Questions about pictured scenes
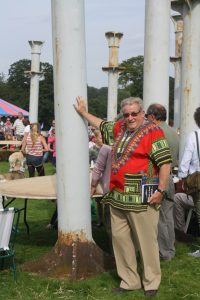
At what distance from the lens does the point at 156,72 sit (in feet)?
24.4

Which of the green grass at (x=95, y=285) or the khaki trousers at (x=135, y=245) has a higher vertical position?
the khaki trousers at (x=135, y=245)

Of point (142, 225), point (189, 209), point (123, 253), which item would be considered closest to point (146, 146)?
point (142, 225)

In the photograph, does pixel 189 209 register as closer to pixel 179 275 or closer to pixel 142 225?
pixel 179 275

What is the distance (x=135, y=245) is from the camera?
5133 mm

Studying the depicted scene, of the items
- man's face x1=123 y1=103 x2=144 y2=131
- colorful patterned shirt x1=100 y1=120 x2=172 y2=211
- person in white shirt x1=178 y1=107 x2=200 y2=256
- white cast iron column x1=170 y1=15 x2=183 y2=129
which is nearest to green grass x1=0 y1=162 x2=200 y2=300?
person in white shirt x1=178 y1=107 x2=200 y2=256

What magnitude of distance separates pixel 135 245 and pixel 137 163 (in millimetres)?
870

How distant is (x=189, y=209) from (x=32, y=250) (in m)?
2.19

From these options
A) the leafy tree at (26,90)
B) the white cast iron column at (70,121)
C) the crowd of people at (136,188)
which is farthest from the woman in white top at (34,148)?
the leafy tree at (26,90)

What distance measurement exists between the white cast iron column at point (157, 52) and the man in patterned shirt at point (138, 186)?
2507 mm

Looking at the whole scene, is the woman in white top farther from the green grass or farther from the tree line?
the tree line

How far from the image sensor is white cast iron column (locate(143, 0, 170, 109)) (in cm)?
743

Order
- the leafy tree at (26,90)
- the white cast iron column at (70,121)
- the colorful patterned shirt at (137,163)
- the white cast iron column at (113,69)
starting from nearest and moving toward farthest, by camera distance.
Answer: the colorful patterned shirt at (137,163) < the white cast iron column at (70,121) < the white cast iron column at (113,69) < the leafy tree at (26,90)

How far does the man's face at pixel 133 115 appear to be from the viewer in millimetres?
4840

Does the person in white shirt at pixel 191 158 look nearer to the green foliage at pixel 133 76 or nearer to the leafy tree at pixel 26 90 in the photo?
the leafy tree at pixel 26 90
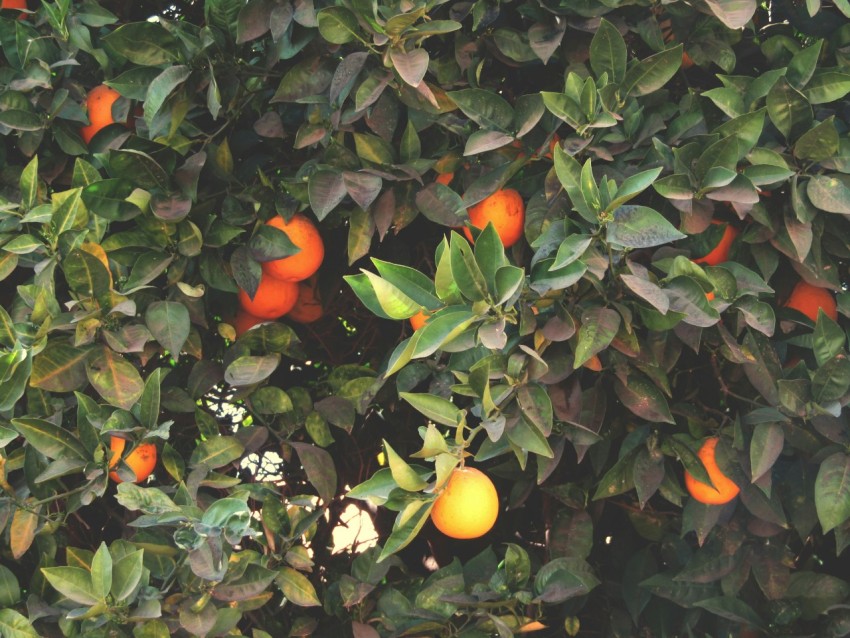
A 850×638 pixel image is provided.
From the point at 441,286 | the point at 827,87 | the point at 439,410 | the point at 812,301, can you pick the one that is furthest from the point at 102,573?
the point at 827,87

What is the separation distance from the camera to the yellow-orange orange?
6.92 ft

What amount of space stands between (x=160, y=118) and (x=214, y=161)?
0.45ft

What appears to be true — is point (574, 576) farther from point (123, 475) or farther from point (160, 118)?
point (160, 118)

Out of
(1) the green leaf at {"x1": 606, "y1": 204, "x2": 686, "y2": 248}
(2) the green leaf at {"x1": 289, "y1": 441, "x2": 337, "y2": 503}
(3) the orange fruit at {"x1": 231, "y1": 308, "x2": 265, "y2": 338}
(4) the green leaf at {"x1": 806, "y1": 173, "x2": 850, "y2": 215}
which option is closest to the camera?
(1) the green leaf at {"x1": 606, "y1": 204, "x2": 686, "y2": 248}

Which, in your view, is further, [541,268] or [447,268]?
[541,268]

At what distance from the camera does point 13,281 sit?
2.12 meters

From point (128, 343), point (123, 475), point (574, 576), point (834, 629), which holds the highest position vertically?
point (128, 343)

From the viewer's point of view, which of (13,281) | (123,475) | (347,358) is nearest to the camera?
(123,475)

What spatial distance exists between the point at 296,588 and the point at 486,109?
919 mm

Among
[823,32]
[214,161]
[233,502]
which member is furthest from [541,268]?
[823,32]

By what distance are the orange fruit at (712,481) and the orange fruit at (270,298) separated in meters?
0.83

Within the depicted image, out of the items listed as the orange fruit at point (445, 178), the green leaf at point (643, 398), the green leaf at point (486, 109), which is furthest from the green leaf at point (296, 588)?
the green leaf at point (486, 109)

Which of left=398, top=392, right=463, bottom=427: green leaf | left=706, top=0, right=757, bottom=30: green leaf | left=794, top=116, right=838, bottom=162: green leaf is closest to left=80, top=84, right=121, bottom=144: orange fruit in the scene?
left=398, top=392, right=463, bottom=427: green leaf

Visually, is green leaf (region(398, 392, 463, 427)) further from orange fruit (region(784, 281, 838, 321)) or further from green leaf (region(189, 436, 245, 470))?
orange fruit (region(784, 281, 838, 321))
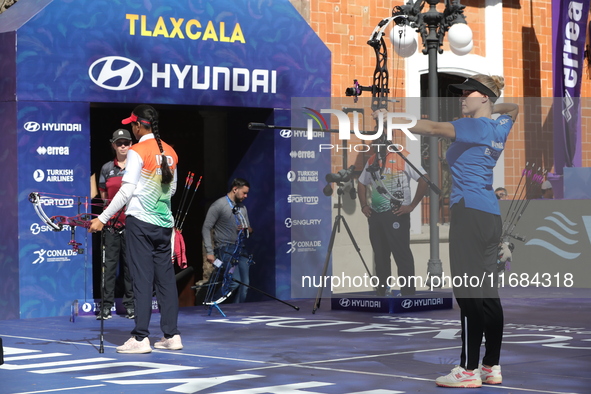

**What to do**:
How many lines in the rows above contain the word "iron"? Give only the number.

**Correct response**:
7